The spectrum estimate itself stays deliberately simple. First detect the transit window from an averaged light curve. Then solve for a scalar depth that makes the in-transit step disappear as much as possible after fitting a low-order polynomial baseline. The optimizer is almost secondary here — it is just a one-dimensional fit. The important improvement was refusing to trust each wavelength independently. Nearby wavelengths share structure, so I estimated depth using local wavelength windows and then applied a moving-average smoothing step to stabilize the final spectrum. That was the main optimization in practice: fewer spiky channel-wise estimates, less noise, and a cleaner submission.

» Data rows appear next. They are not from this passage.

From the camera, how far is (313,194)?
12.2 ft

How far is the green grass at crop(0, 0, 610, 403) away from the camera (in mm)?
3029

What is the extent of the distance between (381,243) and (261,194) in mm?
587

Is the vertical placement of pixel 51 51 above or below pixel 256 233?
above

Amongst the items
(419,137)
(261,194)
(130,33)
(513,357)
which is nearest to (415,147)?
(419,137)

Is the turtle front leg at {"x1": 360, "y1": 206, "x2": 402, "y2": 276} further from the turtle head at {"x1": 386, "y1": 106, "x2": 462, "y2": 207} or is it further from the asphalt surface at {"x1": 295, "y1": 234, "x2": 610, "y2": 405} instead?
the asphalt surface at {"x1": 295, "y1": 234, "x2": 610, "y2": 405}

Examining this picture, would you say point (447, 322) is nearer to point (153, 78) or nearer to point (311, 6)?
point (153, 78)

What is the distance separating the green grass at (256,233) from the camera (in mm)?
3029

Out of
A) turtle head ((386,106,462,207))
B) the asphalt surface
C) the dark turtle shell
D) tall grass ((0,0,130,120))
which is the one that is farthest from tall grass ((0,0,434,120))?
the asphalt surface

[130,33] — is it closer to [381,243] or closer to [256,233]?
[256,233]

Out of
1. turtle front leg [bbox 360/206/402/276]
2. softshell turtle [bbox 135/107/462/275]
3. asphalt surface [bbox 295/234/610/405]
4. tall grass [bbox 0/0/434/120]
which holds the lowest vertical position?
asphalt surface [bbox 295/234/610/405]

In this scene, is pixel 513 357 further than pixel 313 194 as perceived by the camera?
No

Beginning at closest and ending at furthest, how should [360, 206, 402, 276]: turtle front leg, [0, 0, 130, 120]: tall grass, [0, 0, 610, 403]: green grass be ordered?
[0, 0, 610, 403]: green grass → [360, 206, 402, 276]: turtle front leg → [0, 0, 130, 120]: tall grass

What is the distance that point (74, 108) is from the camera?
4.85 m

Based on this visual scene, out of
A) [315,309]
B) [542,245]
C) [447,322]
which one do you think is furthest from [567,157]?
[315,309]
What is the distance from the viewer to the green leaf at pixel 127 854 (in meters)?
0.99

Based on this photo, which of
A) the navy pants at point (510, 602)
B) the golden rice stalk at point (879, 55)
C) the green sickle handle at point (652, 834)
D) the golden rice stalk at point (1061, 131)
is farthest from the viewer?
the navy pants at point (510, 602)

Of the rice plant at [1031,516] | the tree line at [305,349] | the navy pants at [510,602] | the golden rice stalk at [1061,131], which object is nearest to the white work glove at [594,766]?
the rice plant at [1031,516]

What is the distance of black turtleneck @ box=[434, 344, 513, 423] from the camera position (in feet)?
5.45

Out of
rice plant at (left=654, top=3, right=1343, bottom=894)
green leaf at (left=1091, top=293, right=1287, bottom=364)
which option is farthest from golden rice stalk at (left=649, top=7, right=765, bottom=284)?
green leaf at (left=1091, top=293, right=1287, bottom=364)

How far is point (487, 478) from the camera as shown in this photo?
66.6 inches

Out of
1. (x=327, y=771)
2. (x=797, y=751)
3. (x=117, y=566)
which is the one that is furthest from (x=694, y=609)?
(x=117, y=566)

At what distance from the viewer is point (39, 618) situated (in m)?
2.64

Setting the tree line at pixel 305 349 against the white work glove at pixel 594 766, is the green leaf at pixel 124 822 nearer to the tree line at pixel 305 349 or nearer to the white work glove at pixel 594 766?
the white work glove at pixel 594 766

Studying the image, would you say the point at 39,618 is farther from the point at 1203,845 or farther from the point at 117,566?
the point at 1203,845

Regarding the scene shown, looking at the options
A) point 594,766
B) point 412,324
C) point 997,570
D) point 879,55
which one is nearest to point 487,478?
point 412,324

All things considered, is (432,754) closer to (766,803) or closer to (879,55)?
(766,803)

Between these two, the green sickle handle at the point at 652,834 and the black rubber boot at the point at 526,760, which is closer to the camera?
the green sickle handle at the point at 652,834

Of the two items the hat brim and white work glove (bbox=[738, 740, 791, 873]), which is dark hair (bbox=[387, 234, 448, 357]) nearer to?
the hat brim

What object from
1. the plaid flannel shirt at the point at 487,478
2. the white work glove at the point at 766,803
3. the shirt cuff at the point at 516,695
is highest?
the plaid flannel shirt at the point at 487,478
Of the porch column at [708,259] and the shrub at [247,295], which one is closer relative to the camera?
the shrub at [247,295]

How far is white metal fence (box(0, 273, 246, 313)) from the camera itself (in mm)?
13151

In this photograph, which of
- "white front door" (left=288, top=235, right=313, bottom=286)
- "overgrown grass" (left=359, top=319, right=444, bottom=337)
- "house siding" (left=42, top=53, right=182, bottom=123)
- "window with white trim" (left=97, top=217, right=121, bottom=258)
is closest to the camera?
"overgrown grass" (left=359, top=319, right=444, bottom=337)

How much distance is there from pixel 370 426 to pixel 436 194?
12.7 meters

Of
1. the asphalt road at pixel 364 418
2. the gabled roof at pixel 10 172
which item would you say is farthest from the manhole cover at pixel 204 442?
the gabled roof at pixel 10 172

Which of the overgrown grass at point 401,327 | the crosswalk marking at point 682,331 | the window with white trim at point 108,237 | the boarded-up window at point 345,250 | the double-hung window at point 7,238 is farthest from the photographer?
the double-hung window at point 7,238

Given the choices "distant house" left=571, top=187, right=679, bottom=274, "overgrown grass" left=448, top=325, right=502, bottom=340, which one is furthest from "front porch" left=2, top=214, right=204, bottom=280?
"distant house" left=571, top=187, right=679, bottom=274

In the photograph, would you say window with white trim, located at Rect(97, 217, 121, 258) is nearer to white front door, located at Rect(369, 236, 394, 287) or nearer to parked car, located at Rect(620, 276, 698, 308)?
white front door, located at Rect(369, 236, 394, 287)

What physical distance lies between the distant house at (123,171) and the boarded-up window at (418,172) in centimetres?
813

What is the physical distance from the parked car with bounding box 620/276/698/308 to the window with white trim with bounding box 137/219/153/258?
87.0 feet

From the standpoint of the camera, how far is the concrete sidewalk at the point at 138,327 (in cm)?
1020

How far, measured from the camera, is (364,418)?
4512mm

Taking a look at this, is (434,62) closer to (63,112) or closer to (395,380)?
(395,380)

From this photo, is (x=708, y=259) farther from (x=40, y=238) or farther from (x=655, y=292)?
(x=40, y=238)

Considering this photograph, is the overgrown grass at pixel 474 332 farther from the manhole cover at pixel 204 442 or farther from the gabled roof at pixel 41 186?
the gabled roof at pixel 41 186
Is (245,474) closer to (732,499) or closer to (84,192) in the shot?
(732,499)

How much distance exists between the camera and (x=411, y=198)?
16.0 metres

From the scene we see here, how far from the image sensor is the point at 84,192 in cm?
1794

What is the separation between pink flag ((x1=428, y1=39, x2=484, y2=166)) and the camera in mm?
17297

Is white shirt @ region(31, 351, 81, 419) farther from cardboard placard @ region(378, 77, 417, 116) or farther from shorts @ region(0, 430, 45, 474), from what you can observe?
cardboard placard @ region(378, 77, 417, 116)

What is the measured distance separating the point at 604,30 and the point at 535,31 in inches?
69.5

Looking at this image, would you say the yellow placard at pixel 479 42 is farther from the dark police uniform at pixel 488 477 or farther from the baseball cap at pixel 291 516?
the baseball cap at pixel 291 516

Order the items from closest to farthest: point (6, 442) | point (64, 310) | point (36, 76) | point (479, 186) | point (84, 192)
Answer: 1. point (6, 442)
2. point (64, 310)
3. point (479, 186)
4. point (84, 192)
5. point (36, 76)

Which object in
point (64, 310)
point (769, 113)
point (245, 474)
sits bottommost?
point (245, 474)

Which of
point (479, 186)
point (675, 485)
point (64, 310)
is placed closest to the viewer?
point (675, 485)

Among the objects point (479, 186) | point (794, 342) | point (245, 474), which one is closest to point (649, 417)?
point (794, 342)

The rest of the pipeline follows the same philosophy. A small wavelength-wise scaling step corrects systematic bias seen on the training set, and the uncertainty prediction stays lightweight rather than heavily modeled. The broader lesson is simple: in noisy scientific competitions, a compact pipeline can outperform a more ambitious model if the denoising choices are made in the right place. Here, the silver-medal result came less from complexity and more from respecting the measurement process, simplifying early, and smoothing exactly where the noise was hurting most.

Core Tension

A detailed per-wavelength estimate is not automatically a stable one.

The main tradeoff here was between local spectral detail and robust denoising. With very faint transit signals, letting nearby wavelengths support each other was more reliable than treating every channel as fully independent.

Research Shift

Smooth the spectrum before making the model more complicated.

The practical move was to stop overfitting wavelength-level noise and instead use local window averages plus a final moving-average pass to stabilize the spectrum.